For the next hour, I tried to think through all the possibilities of what could happen to me. There was no doubt the man was a senior officer. Since he had been wounded, he was obviously in a field command. Based on my own experience with line officers, he would probably have little or no tolerance for a clerk who was addicted to opium, and it would be easy to confirm what the bottle contained. If I was also accused of stealing it from a military hospital, a long term in a military prison could be in store. At around four I felt the tremors begin again and wandered over to the hospital wing of the asylum.
It was at exactly five o'clock when I arrived at the door of the third convalescent suite. There were two sentries posted on either side of it. A burly major with the shoulder straps of a general staff officer was smoking a cigar in the hallway in front of the door. He looked up as I approached.
In all my twenty-one years of life, he was the first human being I had ever taken an active dislike to from the first moment I saw him. Perhaps it was the arrogance in his eyes or the barely controlled hostility in his manner. I had had my fill of staff officers in the first year of the war, but it was more than that.
“What do you want?” he demanded curtly. The man had a well-sculpted face with wavy black hair. His unnaturally long eyelashes gave his eyes a feminine cast. His lips were shaped in a Cupid's bow.
“I was told to be here at five o'clock,” I said.

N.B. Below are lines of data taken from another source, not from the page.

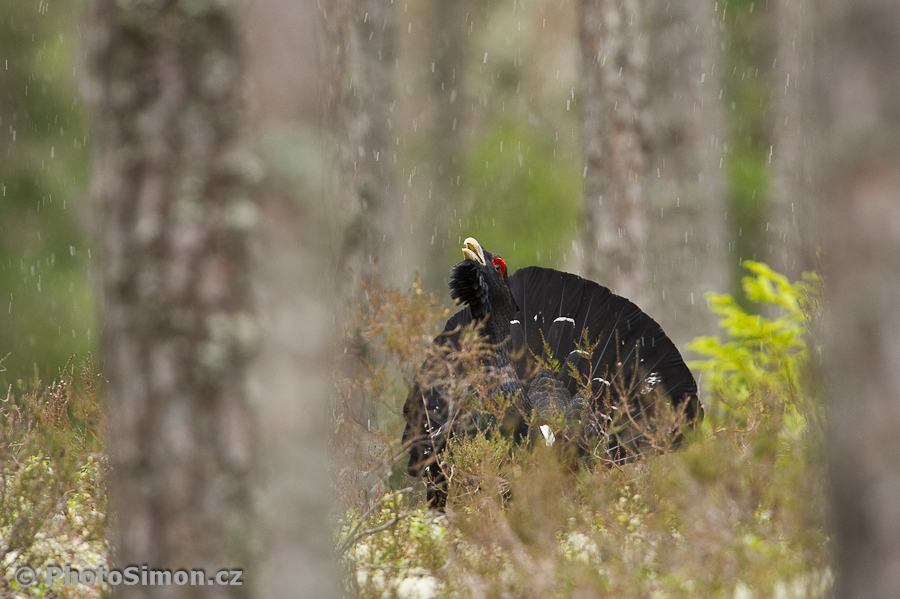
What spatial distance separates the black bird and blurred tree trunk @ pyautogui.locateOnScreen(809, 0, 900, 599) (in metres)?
2.94

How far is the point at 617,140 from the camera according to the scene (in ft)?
24.3

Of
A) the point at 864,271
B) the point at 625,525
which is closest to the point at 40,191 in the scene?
the point at 625,525

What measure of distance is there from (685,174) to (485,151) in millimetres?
6538

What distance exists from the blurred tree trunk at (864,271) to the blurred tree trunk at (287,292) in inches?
53.4

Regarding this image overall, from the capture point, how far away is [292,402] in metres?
2.24

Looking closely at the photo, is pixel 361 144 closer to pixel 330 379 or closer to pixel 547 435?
pixel 330 379

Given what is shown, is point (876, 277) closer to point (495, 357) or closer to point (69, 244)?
point (495, 357)

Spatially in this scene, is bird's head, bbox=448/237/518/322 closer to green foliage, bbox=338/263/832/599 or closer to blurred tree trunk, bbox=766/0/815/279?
green foliage, bbox=338/263/832/599

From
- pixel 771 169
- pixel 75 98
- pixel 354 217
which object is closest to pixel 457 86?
pixel 771 169

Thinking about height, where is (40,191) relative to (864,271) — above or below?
above

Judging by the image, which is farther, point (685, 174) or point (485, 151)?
point (485, 151)

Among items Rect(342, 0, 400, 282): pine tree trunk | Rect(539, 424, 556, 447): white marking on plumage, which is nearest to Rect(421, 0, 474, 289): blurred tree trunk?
Rect(342, 0, 400, 282): pine tree trunk

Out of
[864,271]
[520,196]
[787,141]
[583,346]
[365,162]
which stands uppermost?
[520,196]

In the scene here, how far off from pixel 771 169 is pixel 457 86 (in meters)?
7.18
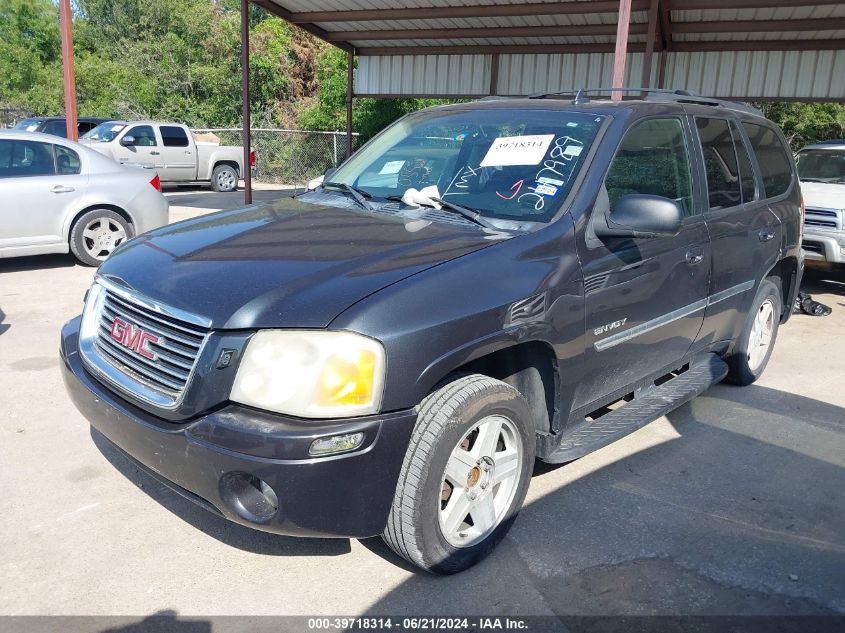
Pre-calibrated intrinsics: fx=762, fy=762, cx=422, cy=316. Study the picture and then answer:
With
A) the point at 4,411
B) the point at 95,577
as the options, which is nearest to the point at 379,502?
the point at 95,577

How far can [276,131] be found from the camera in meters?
22.1

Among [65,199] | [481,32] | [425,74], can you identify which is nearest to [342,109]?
[425,74]

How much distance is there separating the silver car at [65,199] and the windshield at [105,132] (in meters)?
A: 9.36

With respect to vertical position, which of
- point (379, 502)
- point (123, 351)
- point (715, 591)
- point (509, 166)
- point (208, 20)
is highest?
point (208, 20)

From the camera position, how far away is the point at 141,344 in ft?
9.62

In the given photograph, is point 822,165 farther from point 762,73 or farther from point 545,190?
point 545,190

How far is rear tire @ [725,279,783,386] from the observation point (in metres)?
5.18

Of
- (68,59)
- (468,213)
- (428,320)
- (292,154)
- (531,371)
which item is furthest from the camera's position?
(292,154)

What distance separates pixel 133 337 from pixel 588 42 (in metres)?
13.2

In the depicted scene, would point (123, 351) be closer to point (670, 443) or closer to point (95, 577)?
point (95, 577)

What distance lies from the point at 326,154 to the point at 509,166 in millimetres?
19790

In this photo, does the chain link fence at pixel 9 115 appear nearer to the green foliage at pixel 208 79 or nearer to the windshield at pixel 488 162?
the green foliage at pixel 208 79

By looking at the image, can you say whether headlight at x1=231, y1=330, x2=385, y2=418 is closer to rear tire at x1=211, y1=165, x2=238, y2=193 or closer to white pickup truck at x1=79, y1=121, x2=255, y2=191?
white pickup truck at x1=79, y1=121, x2=255, y2=191

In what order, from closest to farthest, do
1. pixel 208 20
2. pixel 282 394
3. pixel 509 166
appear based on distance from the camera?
pixel 282 394 < pixel 509 166 < pixel 208 20
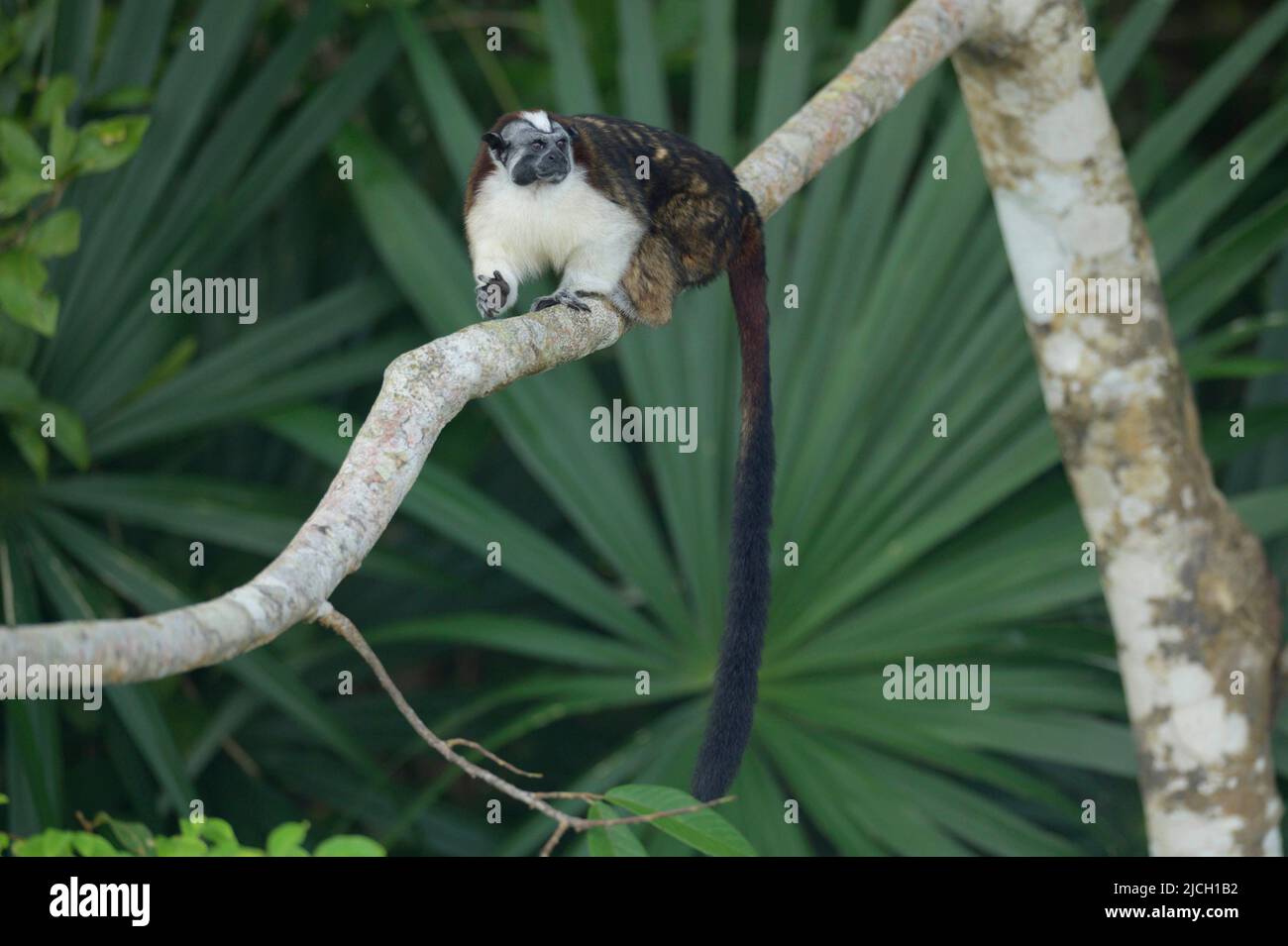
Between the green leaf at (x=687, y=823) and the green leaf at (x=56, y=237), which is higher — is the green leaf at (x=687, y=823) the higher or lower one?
the lower one

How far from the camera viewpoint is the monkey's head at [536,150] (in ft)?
6.64

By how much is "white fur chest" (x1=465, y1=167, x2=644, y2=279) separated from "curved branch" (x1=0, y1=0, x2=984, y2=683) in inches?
4.0

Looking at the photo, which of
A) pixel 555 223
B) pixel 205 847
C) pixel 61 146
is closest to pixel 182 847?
pixel 205 847

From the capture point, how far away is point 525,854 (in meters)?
2.87

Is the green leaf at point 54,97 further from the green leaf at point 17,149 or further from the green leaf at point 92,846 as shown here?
the green leaf at point 92,846

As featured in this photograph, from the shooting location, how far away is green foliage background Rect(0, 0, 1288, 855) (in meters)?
2.73

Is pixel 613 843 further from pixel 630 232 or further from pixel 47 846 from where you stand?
pixel 630 232

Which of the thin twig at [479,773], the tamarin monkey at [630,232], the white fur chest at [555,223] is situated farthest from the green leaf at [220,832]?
the white fur chest at [555,223]

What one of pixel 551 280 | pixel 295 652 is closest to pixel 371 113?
pixel 551 280

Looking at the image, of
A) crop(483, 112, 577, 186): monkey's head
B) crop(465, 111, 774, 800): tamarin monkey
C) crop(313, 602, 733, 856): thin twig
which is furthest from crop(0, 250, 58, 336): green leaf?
crop(313, 602, 733, 856): thin twig

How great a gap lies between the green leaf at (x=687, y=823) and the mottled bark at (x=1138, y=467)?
148 centimetres

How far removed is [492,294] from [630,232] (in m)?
0.24

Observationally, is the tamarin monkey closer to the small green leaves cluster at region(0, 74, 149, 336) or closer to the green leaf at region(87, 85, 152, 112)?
the small green leaves cluster at region(0, 74, 149, 336)

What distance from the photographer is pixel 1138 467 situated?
2668 millimetres
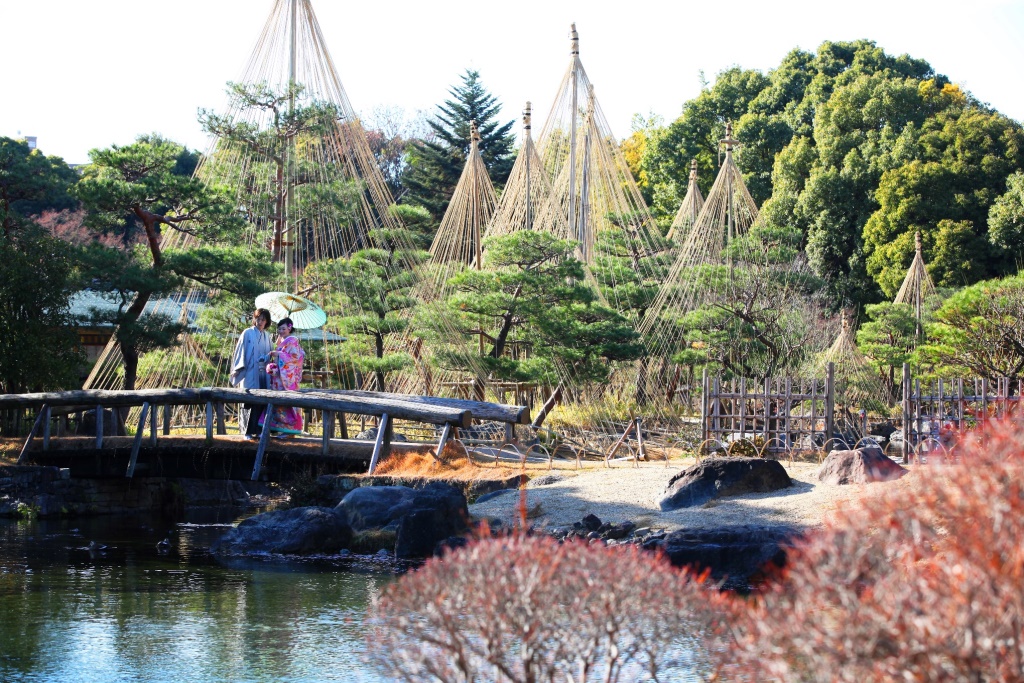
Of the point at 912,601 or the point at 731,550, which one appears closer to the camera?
the point at 912,601

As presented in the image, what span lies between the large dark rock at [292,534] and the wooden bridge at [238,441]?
138 centimetres

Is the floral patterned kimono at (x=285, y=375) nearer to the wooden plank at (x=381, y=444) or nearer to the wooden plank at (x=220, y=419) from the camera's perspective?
the wooden plank at (x=220, y=419)

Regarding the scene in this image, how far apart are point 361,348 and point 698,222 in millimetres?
6349

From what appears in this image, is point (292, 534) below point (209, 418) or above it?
below

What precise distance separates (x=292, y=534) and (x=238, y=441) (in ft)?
8.31

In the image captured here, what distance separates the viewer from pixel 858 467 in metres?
9.54

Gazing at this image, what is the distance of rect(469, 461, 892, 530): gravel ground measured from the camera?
8781 mm

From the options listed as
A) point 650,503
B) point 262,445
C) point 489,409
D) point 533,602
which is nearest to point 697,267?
point 489,409

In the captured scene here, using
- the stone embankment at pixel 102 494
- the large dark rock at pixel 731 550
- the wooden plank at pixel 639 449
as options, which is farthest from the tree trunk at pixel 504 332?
the large dark rock at pixel 731 550

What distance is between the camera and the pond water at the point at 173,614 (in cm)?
564

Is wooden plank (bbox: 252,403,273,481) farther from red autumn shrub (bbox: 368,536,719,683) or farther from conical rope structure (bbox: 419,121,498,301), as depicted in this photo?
conical rope structure (bbox: 419,121,498,301)

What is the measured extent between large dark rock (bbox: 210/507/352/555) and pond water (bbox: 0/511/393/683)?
25 centimetres

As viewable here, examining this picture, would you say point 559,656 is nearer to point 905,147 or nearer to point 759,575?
point 759,575

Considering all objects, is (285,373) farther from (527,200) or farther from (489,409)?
(527,200)
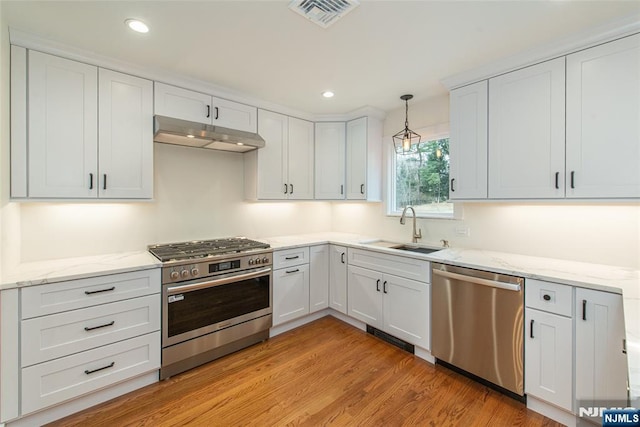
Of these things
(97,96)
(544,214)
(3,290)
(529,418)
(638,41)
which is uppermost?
(638,41)

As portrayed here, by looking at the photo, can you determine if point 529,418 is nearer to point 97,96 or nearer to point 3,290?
point 3,290

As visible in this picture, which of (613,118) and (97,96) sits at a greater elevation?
(97,96)

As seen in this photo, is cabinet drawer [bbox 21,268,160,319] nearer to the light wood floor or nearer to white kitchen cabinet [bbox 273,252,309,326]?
the light wood floor

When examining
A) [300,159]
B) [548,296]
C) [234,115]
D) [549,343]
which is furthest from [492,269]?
[234,115]

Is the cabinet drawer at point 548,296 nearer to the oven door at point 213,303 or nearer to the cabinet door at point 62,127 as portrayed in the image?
the oven door at point 213,303

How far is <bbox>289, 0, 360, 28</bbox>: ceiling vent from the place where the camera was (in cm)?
159

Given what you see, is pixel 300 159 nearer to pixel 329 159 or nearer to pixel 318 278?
pixel 329 159

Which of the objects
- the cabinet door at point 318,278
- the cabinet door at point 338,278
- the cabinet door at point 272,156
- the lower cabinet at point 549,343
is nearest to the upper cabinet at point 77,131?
the cabinet door at point 272,156

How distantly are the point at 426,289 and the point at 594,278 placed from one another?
1.10m

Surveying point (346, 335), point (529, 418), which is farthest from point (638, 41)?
point (346, 335)

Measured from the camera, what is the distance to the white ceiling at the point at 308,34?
1.65m

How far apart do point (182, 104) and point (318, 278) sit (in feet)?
7.59

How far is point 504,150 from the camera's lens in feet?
7.52

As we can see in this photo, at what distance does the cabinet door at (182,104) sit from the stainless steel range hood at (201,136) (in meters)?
0.08
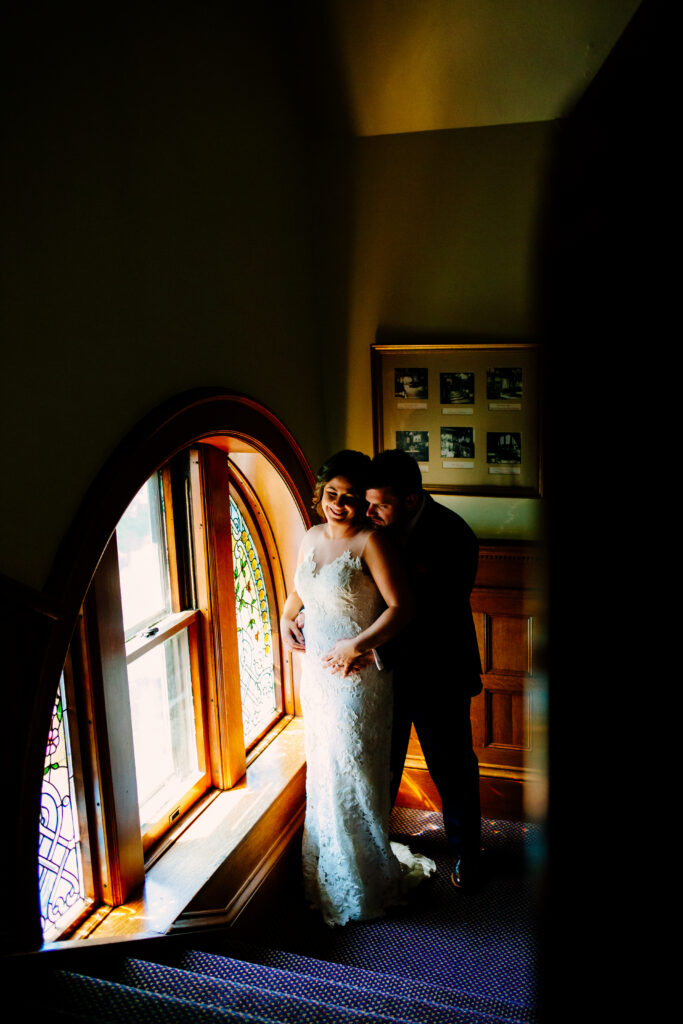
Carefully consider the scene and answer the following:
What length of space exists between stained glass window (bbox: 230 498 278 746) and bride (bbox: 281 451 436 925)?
1.86ft

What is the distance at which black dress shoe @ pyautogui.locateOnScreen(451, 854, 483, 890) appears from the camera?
3.04 metres

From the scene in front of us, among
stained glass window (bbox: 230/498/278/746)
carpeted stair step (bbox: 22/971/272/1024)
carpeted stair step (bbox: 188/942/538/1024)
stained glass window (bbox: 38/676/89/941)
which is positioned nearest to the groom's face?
stained glass window (bbox: 230/498/278/746)

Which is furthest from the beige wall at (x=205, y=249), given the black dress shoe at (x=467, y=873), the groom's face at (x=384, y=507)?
the black dress shoe at (x=467, y=873)

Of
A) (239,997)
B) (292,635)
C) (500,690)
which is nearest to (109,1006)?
(239,997)

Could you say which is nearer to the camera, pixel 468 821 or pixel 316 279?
pixel 468 821

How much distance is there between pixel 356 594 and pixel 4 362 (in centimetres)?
145

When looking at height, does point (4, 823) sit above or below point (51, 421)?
below

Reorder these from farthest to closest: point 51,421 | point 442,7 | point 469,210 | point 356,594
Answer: point 469,210 → point 442,7 → point 356,594 → point 51,421

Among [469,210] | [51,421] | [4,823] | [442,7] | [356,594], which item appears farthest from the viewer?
[469,210]

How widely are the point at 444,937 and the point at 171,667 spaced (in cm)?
135

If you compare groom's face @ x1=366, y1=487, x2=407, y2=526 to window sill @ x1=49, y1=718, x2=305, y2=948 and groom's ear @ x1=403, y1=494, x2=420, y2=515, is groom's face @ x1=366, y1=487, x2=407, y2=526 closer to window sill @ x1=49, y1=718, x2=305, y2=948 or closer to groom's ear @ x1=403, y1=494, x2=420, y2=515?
groom's ear @ x1=403, y1=494, x2=420, y2=515

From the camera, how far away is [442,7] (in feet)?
9.52

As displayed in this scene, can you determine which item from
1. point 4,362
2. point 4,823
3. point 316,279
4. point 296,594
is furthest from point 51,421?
point 316,279

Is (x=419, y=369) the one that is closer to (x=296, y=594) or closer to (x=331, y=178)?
(x=331, y=178)
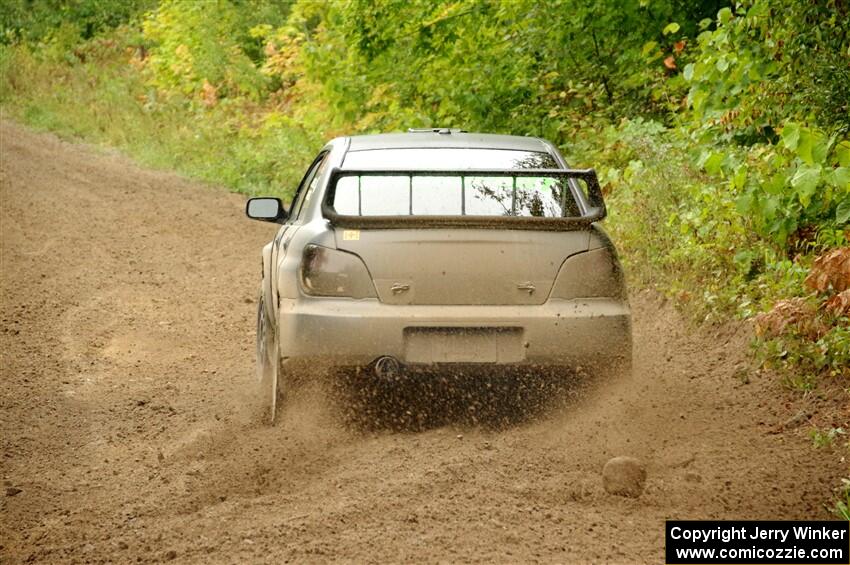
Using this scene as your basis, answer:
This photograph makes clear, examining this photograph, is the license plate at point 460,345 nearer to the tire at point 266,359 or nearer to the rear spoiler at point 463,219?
the rear spoiler at point 463,219

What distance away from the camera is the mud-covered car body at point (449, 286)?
5809 millimetres

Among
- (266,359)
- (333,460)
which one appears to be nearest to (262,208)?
(266,359)

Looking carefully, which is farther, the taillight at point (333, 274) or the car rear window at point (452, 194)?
the car rear window at point (452, 194)

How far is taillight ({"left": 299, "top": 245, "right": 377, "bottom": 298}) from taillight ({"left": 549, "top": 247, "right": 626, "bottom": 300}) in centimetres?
96

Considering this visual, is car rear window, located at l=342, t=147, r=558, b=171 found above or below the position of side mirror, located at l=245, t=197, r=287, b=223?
above

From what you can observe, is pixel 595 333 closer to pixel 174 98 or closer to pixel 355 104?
pixel 355 104

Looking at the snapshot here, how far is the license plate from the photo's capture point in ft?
19.0

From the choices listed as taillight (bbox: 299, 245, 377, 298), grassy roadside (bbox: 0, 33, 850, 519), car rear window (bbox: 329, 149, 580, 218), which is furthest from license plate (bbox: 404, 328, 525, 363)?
grassy roadside (bbox: 0, 33, 850, 519)

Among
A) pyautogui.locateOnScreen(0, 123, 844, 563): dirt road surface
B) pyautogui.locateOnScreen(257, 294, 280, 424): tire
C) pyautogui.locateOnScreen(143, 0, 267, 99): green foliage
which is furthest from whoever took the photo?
pyautogui.locateOnScreen(143, 0, 267, 99): green foliage

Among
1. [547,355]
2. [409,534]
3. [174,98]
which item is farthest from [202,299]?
[174,98]

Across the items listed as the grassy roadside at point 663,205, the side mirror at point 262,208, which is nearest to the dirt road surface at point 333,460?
the grassy roadside at point 663,205

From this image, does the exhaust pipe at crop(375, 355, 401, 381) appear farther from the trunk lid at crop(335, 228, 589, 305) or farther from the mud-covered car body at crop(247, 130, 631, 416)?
the trunk lid at crop(335, 228, 589, 305)

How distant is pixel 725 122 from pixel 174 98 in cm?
1772

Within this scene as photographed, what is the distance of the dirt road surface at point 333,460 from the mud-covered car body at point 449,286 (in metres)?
0.41
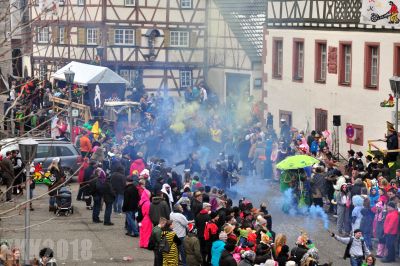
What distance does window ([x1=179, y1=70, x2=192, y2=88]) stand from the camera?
61719mm

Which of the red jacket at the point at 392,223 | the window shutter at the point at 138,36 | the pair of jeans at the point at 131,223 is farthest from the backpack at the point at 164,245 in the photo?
the window shutter at the point at 138,36

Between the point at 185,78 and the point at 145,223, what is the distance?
108ft

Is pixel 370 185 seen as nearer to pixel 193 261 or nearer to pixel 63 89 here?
pixel 193 261

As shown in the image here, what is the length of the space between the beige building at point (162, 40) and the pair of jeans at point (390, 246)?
3039 cm

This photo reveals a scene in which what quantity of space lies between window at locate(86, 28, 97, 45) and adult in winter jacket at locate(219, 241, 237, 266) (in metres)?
37.4

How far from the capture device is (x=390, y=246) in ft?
93.2

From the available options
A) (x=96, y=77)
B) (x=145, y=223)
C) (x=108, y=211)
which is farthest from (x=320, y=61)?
(x=145, y=223)

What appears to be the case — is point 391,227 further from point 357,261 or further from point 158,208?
point 158,208

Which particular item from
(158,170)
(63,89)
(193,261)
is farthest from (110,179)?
(63,89)

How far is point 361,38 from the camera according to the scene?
143 ft

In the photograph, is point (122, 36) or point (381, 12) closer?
point (381, 12)

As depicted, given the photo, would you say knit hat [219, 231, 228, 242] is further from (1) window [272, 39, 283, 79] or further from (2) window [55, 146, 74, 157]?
(1) window [272, 39, 283, 79]

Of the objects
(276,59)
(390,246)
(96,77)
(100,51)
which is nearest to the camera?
(390,246)

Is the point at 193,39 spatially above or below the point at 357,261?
above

He stared at me for several seconds and said, “This corridor is off-limits, Lieutenant. Now turn around and get moving.”
“I was told to be here at five o'clock,” I repeated.
The major stepped close enough for me to smell the cigar on his breath. He was three or four inches shorter than me but much broader in the chest and arms. His uniform looked freshly pressed, and the tan leather gauntlets tucked behind his sword belt appeared new.
Looking over his shoulder, I saw that one of the sentries by the door was staring at me. As I watched his eyes widened as if he was trying to communicate something. The next thing I felt was the major's hand on my wrist. Like a coiled spring, he spun me around, pinning my right arm behind my back, and then shoving me forward. At the same time, he extended his boot in front of mine, causing me to trip and pitch headlong to the floor.
“You're not very good at following orders, are you?” he said.
I regained my feet and slowly began walking back toward him, only wanting to wipe the arrogance off his face. He must have seen the murderous look in my eyes.
“You keep coming and I'll have you arrested, Lieutenant.”
“I was ordered to be here at five o'clock, Major. That's how good I am' at following orders,” I said, halting in front of him.
I saw the first hint of doubt come into his eyes.
“Who ordered you to be here?” he said.
“A blond-headed man on crutches wearing a bathrobe with gold dragons all over it,” I said.
He stepped backward as if I had pushed him.